Overall it seems Myspace is doing many things right with this move.  It'll be interesting to see how things go with the full consumer release next month.


Monday, February 4, 2008

San Diego based Goowy is a virtual desktop for office productivity as well as widgets. They were founded in 2004 so they've been at it a while and it shows. Originally funded by Mark Cuban in a seed round, today they announced that they have been purchased by and will become a wholly owned subsidirary of AOL.

From the start Goowy, has delivered a great experience and received sold feedback from the users and press alike (Techcrunch, ReadWriteWeb, Mashable, etc). Their widget platform is similar and useful to the mac widgets (though flash based) and the virtual desktop suite (also flash based) which includes email, calendaring, and more is surprisingly good. For a web app thats based on flash its impressive both how fast Goowy performs and also how good the UI is (it reminds me a bit of a cross-up of Outlook, mac Mail and iCal).
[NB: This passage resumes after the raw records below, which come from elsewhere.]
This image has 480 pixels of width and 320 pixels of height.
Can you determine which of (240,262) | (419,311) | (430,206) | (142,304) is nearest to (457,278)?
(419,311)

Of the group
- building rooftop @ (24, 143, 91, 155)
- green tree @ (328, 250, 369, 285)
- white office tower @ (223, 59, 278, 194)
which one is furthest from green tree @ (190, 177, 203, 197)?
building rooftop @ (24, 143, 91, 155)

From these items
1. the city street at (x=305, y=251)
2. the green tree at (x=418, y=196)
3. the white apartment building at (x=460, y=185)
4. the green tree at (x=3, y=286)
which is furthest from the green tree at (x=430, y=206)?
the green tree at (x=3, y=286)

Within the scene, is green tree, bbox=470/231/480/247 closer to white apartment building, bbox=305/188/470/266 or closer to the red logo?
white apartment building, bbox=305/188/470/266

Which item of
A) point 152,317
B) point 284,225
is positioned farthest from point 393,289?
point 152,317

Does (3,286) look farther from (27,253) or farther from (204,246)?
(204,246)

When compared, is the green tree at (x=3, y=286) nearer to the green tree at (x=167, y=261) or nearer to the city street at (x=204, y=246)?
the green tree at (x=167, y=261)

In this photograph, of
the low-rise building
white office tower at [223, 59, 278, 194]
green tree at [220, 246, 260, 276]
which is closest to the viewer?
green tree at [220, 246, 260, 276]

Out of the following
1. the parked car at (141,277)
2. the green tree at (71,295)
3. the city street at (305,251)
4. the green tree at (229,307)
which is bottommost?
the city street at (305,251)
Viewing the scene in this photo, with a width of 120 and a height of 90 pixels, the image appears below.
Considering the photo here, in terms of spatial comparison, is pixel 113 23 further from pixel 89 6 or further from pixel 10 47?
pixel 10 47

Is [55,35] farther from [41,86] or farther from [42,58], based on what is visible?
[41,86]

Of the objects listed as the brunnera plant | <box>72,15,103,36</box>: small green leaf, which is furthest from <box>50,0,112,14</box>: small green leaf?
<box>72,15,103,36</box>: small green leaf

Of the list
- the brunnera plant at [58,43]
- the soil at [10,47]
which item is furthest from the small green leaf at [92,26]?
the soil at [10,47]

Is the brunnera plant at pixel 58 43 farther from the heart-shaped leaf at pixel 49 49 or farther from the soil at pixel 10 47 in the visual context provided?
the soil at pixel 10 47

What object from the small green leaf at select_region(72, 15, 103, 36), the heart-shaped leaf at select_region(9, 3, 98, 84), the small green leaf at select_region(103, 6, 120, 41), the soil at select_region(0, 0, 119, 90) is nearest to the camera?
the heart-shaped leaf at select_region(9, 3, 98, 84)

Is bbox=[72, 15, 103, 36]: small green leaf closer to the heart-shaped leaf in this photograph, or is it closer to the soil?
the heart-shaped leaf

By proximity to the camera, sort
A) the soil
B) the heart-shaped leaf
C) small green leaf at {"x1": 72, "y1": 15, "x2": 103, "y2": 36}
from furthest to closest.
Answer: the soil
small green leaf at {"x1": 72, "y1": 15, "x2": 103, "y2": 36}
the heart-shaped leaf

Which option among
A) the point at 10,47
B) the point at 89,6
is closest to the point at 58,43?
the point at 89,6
So what does AOL want with them? Well Goowy already provides widgets via the myAOL portal and as AOL continues to shift from a subscription based business model, to a media channel with revenue mainly from advertising, Goowy becomes a nice delivery platform. By using Goowy's technology, AOL can create a form of widget based advertising, that becomes more interactive (but hopefully not more annoying as well), as well as extend the myAOL services. How much, AOL guts the technology, versus lets Goowy continue on building what their virtual office productivity desktop out will remain to be seen, but regardless I'm sure this is great news for the Goowy folks who have ran a impressively lean operation.